The euro continued its slide in early trading this morning following on from the three cent reversal on Friday afternoon.Euro falls continue on debt default fearsThe market was awash with rumours of an imminent default by Greece and trying to understand the ramifications of the resignation of Juergen Stark, the top German official at the ECB.

The Hellenic Republic did not announce a default over the weekend, but they did announce fresh austerity measures in a last ditch attempt to meet the strict budget targets set by the EU for 2011.

The departure of Mr Stark from the ECB is very worrying from a credibility point of view.

The ECB has been reasonably successful at managing the sovereign debt crisis by preventing a bond market rout.

His resignation because of opposition to the ECB bond buying program certainly questions the ECB’s credibility and is being reflected in the price of the Euro.

The size of the move to what at first glance, looks to be reasonably speculative is because the Euro has lost what has been propping it up; higher interest rates.

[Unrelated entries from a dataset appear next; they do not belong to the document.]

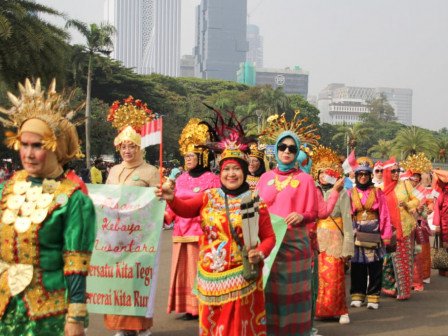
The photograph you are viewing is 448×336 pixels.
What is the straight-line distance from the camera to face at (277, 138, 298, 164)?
730cm

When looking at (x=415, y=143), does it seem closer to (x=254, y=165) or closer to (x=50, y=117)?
(x=254, y=165)

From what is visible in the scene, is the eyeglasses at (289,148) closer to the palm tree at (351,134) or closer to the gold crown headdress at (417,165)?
the gold crown headdress at (417,165)

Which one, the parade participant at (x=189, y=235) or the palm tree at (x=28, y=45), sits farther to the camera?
the palm tree at (x=28, y=45)

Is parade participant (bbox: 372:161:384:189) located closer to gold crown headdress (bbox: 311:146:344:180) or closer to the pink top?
gold crown headdress (bbox: 311:146:344:180)

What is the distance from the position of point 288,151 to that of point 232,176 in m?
1.69

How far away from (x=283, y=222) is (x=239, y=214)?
119 cm

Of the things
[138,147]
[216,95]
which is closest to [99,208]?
[138,147]

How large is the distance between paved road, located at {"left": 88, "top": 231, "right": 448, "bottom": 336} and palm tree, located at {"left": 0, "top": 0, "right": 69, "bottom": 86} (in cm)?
1270

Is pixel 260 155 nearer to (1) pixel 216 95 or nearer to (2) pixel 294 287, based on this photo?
(2) pixel 294 287

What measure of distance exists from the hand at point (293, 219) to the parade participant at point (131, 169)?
1.39 m

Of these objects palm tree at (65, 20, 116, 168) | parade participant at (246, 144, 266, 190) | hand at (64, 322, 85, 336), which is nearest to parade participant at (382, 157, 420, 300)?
parade participant at (246, 144, 266, 190)

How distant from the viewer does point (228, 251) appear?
221 inches

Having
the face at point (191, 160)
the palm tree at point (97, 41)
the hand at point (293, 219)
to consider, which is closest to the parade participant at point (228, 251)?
the hand at point (293, 219)

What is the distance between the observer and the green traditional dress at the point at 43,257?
169 inches
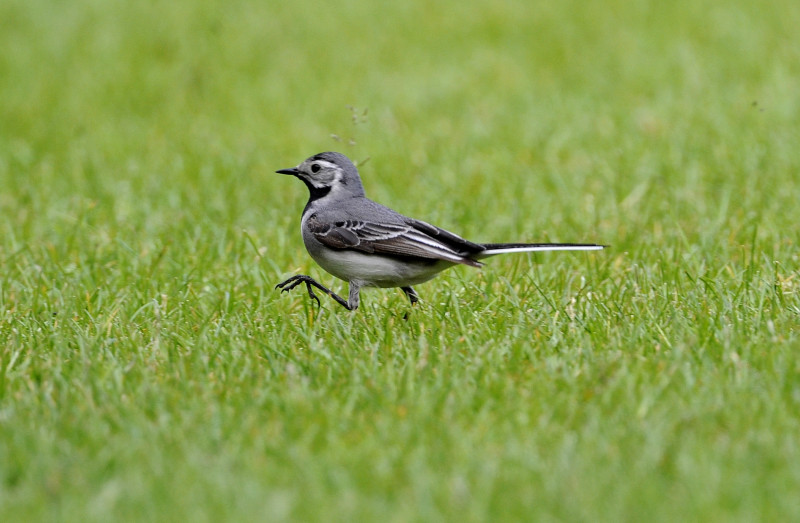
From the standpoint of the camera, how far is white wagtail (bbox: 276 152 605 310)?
5555 mm

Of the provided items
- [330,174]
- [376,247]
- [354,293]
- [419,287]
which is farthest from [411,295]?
[330,174]

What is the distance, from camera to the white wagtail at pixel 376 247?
18.2ft

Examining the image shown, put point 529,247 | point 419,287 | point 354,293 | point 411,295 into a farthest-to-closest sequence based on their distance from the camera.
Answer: point 419,287 < point 411,295 < point 354,293 < point 529,247

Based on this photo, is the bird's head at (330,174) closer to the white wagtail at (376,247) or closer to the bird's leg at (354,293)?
the white wagtail at (376,247)

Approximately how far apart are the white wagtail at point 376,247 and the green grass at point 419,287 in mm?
235

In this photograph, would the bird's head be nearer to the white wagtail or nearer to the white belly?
the white wagtail

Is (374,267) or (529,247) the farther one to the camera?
(374,267)

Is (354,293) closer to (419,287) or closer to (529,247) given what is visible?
(419,287)

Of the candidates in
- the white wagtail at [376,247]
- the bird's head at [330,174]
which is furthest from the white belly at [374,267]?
the bird's head at [330,174]

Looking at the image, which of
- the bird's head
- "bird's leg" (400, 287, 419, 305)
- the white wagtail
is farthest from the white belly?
the bird's head

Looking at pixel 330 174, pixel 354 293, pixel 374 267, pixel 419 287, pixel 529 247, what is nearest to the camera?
pixel 529 247

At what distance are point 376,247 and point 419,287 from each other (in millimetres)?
1045

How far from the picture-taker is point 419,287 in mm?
6703

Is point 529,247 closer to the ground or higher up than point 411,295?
higher up
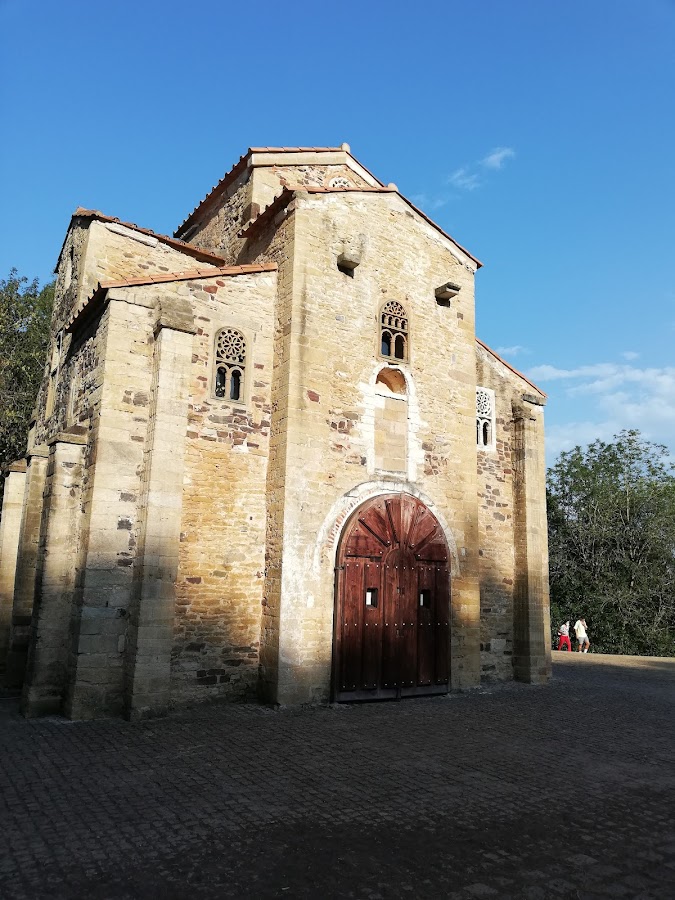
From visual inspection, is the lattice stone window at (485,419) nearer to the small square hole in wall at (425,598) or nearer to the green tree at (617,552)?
the small square hole in wall at (425,598)

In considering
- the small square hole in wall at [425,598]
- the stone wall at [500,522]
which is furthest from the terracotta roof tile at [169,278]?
the small square hole in wall at [425,598]

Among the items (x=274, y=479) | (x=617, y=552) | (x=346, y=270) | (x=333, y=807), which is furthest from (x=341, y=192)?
(x=617, y=552)

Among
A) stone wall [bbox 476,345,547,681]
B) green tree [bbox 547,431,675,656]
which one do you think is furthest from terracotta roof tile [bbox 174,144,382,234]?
green tree [bbox 547,431,675,656]

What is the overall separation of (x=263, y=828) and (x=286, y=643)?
473 cm

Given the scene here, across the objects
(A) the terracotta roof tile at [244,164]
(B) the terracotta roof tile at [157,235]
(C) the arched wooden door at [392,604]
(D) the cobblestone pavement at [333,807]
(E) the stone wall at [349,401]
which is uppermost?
(A) the terracotta roof tile at [244,164]

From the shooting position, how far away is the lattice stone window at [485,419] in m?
14.0

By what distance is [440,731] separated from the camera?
862 centimetres

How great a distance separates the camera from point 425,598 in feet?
38.3

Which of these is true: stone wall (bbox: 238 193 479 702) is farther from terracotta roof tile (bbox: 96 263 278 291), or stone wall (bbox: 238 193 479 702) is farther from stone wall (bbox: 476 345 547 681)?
stone wall (bbox: 476 345 547 681)

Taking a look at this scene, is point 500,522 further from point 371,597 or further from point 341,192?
point 341,192

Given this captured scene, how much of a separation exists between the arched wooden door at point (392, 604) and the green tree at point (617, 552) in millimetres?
17178

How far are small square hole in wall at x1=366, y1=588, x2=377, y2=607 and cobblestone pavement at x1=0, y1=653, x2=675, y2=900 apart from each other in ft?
6.42

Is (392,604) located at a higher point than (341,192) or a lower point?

The dovish ECB press conference on Thursday took out lots of buying support for the Euro, paving the way for a large move which is continuing in early European trading.

On the back of the Euro move, Sterling has done well against the single currency, rising above 1.15 and towards 1.16 on the inter-bank market.

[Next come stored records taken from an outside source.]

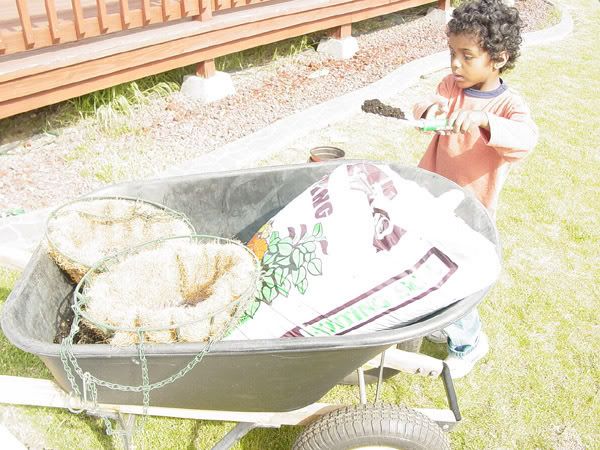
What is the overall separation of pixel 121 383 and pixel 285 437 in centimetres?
90

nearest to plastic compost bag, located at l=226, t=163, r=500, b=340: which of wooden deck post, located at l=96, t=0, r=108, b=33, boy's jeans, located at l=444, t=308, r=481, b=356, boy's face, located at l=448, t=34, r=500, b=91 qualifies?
boy's face, located at l=448, t=34, r=500, b=91

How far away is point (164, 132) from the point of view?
4.20m

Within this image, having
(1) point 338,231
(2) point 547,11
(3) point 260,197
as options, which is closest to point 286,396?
(1) point 338,231

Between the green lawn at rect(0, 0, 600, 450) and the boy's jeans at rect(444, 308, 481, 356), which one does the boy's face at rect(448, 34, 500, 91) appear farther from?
the green lawn at rect(0, 0, 600, 450)

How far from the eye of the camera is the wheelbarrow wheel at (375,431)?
1528mm

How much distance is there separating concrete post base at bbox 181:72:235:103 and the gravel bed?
3.3 inches

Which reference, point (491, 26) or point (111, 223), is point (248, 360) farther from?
point (491, 26)

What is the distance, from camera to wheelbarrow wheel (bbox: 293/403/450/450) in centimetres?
153

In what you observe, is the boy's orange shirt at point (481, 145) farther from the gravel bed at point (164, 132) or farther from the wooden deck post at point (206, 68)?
the wooden deck post at point (206, 68)

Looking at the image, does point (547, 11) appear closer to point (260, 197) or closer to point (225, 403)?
point (260, 197)

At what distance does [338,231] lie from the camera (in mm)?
1545

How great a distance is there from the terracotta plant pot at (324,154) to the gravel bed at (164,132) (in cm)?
119

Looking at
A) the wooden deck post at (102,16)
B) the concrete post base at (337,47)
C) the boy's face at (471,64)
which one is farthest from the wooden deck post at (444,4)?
the boy's face at (471,64)

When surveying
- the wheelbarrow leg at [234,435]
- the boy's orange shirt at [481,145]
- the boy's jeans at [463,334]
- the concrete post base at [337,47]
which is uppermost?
the boy's orange shirt at [481,145]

The Pound will have a busy week, with UK CPI and Jobless Claims due on Tuesday and Wednesday respectively, and it will continue to be pushed around by developments on both sides of the Atlantic.

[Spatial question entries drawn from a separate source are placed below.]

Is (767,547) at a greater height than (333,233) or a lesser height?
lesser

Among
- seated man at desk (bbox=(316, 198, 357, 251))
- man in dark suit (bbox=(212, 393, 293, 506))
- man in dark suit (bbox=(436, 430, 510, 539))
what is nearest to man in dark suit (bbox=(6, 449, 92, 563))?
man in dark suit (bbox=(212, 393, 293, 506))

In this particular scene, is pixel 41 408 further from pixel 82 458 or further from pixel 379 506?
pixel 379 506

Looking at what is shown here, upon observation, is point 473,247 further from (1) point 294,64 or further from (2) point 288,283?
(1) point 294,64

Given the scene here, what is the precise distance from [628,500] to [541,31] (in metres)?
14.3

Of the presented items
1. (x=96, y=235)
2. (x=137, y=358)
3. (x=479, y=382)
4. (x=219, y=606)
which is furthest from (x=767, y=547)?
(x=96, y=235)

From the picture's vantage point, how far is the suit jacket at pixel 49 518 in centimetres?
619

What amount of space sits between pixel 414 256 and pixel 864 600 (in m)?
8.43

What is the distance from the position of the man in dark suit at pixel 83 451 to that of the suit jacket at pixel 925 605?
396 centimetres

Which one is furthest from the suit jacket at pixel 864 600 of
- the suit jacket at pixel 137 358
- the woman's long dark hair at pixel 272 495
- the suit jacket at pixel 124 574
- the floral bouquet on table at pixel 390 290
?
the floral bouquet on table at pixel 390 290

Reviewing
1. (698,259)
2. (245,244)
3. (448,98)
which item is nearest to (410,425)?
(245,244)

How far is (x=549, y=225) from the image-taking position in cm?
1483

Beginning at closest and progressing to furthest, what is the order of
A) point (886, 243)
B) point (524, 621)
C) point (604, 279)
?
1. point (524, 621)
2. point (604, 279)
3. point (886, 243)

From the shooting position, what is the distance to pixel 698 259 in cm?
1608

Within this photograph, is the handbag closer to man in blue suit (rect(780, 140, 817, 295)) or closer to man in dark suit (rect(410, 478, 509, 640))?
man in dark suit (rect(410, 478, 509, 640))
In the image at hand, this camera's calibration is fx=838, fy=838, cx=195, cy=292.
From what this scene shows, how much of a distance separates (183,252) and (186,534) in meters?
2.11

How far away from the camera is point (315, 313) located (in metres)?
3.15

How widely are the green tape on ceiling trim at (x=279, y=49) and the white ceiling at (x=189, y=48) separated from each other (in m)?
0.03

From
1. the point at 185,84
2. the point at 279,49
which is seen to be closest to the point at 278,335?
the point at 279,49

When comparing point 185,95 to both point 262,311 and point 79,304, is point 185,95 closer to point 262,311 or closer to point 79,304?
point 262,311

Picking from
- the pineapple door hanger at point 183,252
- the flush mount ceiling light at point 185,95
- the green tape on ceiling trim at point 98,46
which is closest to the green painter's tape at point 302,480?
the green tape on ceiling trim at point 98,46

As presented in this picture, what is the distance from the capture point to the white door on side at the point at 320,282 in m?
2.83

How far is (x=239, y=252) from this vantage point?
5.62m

This morning also saw the ICB report of the planned changes in the UK banking industry.

The main proposals are as most in the markets thought, the ring fencing of the retail operations of banks (savings, loans etc the “utility” part of the bank) from the wholesale division (or what Vince Cable the “casino” operation).

The planned separation is expected to cost several Billion Pounds per annum through higher funding costs and would be full passed through to consumers.

The changes will take several years to implement- 2017 and will hopefully be part of other regulatory changes to be announced over the coming year.